The goal of the Bioinformatics component of the Center is to develop effective tools for simulation and prediction of complex biological processes. This includes, in particular, genome sequence analysis. While bioinformatic problems have always been computation-intensive, the rapid rise in the amount of available data is making them also data-intensive. For example, large repositories storing thousands of (very similar) genomes of the same species are emerging. We therefore strive not only for good algorithms for simulating complex processes and performing complex searches, but also for good data representations that fit large amounts of data in highly compressed space.
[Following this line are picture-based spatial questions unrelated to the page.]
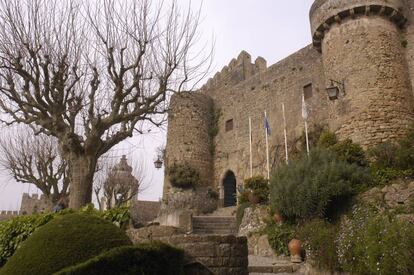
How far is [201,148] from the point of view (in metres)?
20.3

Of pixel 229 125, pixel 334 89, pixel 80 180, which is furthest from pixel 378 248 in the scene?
pixel 229 125

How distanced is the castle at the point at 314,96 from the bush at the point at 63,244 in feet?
24.3

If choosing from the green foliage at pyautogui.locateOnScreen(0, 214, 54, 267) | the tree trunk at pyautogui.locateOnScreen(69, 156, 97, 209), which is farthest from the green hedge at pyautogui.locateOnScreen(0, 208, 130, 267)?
the tree trunk at pyautogui.locateOnScreen(69, 156, 97, 209)

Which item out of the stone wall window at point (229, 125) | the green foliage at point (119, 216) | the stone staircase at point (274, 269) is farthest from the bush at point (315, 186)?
the stone wall window at point (229, 125)

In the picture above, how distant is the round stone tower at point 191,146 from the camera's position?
61.2ft

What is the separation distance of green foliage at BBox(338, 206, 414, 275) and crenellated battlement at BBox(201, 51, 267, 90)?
15400 mm

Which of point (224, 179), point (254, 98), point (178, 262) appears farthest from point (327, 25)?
point (178, 262)

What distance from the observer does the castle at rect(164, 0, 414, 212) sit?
12141 millimetres

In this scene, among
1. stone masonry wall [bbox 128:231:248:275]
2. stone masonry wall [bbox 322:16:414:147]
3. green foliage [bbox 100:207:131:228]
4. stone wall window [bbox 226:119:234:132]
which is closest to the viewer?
stone masonry wall [bbox 128:231:248:275]

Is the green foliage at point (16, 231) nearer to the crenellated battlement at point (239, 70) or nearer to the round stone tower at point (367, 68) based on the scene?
the round stone tower at point (367, 68)

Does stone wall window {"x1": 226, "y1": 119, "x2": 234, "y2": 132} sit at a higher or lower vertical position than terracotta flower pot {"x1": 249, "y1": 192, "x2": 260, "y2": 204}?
higher

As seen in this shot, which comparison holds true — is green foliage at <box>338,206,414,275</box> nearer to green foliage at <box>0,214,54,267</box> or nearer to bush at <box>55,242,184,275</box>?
bush at <box>55,242,184,275</box>

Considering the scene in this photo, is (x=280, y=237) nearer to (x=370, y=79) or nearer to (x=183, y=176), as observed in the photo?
(x=370, y=79)

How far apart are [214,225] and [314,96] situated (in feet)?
23.5
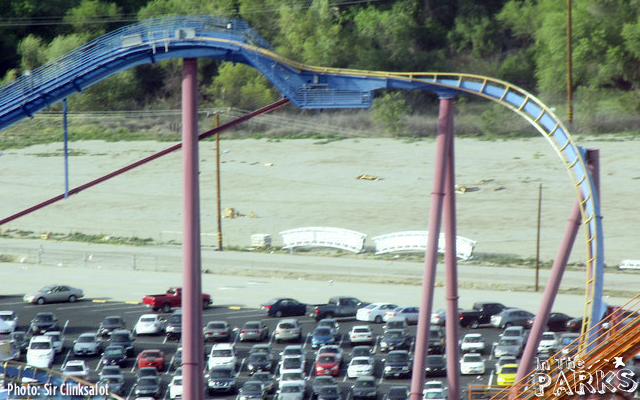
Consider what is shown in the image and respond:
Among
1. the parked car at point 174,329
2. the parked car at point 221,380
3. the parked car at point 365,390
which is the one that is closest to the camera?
the parked car at point 365,390

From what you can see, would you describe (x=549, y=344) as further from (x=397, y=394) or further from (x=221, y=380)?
(x=221, y=380)

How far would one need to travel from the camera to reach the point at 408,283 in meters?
51.8

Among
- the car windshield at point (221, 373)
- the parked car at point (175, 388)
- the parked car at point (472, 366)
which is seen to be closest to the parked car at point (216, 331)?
the car windshield at point (221, 373)

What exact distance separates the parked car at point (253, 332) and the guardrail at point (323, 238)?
640 inches

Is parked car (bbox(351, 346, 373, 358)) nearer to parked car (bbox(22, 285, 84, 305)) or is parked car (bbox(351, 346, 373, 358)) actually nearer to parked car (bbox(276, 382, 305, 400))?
parked car (bbox(276, 382, 305, 400))

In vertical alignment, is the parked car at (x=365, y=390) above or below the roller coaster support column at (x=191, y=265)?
below

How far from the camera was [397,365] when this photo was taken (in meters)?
37.8

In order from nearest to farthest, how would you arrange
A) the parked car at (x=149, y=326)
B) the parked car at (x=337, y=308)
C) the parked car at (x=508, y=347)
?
the parked car at (x=508, y=347) → the parked car at (x=149, y=326) → the parked car at (x=337, y=308)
We have developed efficient representations of large similar sequence collections, building on various measures of repetitiveness: size of Lempel-Ziv parsing, size of the smallest string attractor, number of runs in the Burrows-Wheeler Transform, etc. The main achievement is that the size of those representations is proportional to the amount of unique information in the dataset, as opposed to the plain dataset size. As a result, space reductions of up to 100 to 1 are obtained, which allows handling of much larger datasets. In the simplest case, we aim at providing direct access to any place in any sequence in the collection. We developed a compressed filesystem adapted to managing collections of similar sequences on disk in a transparent way, so that it can be integrated in any application without change, and stored in a centralized server or in the client’s equipment.
The next level of functionality of such compressed representations is to allow for pattern matching, that is, finding all the places where a short given pattern appears in the sequence. We have obtained a number of so-called text indexes that support optimal or near-optimal pattern matching within highly compressed space. On top of that functionality, more sophisticated representations have been developed that support document retrieval functionality, for example, find the sequences where a pattern appears most often. Another sophisticated functionality is to simulate suffix trees, which enable pattern mining operations such as discovering long enough frequent substrings in the collection. In all those cases we have obtained a number of novel results of both theoretical and practical significance, and are now integrating the best algorithms in public software used for managing large collections of reads.
Recent research on metagenomic sequencing is leaning towards graph representations that encompass all the genetic variations that arise in a population, which is then used for various kinds of analyses. We have also developed space-efficient representations of the overlap graph, and the de Bruijn graph, of a collection of reads.
On the side of simulation and prediction, an important achievement was the development of Gdrift++, an approximate Bayesian computation-based simulation software product for population and evolutionary genetics. Gdrift++ performs multiple forward-in-time simulations. We investigated the application of metaheuristics designed to reduce the computational effort without losing effectiveness in the results.
We also developed a parallel algorithm for the physical characterization of small non-coding RNA in bacterial genomes. The algorithm proceeds by calculating the Z-score, which requires significant computational effort. The algorithm exploits multi-core architectures to speed up the calculation of minimum folding energy for each RNA segment, which are the ingredients to compute the Z-score.
Finally, we have developed new effective techniques for predicting protein complexes and signaling pathways by combining information on dense subgraphs in the PPI networks with information on gene expression and phenotypes.
In the last couple of years we have also developed new automated workflows to calculate protein properties that are being used to predict the effect of mutations in engineered enzymes and also mathematical methods to represent a peptide sequence in a multidimensional Fast Fourier-Transform space of transformed physicochemical characteristics. Finally we have also started to develop informatic tools for the analysis of high dimensional datasets using data mining and patern recognition techniques implemented in Python and web-based tools which are especially useful for users who have large volumes of data to be analyzed but little informatics, mathematical or statistical knowledge.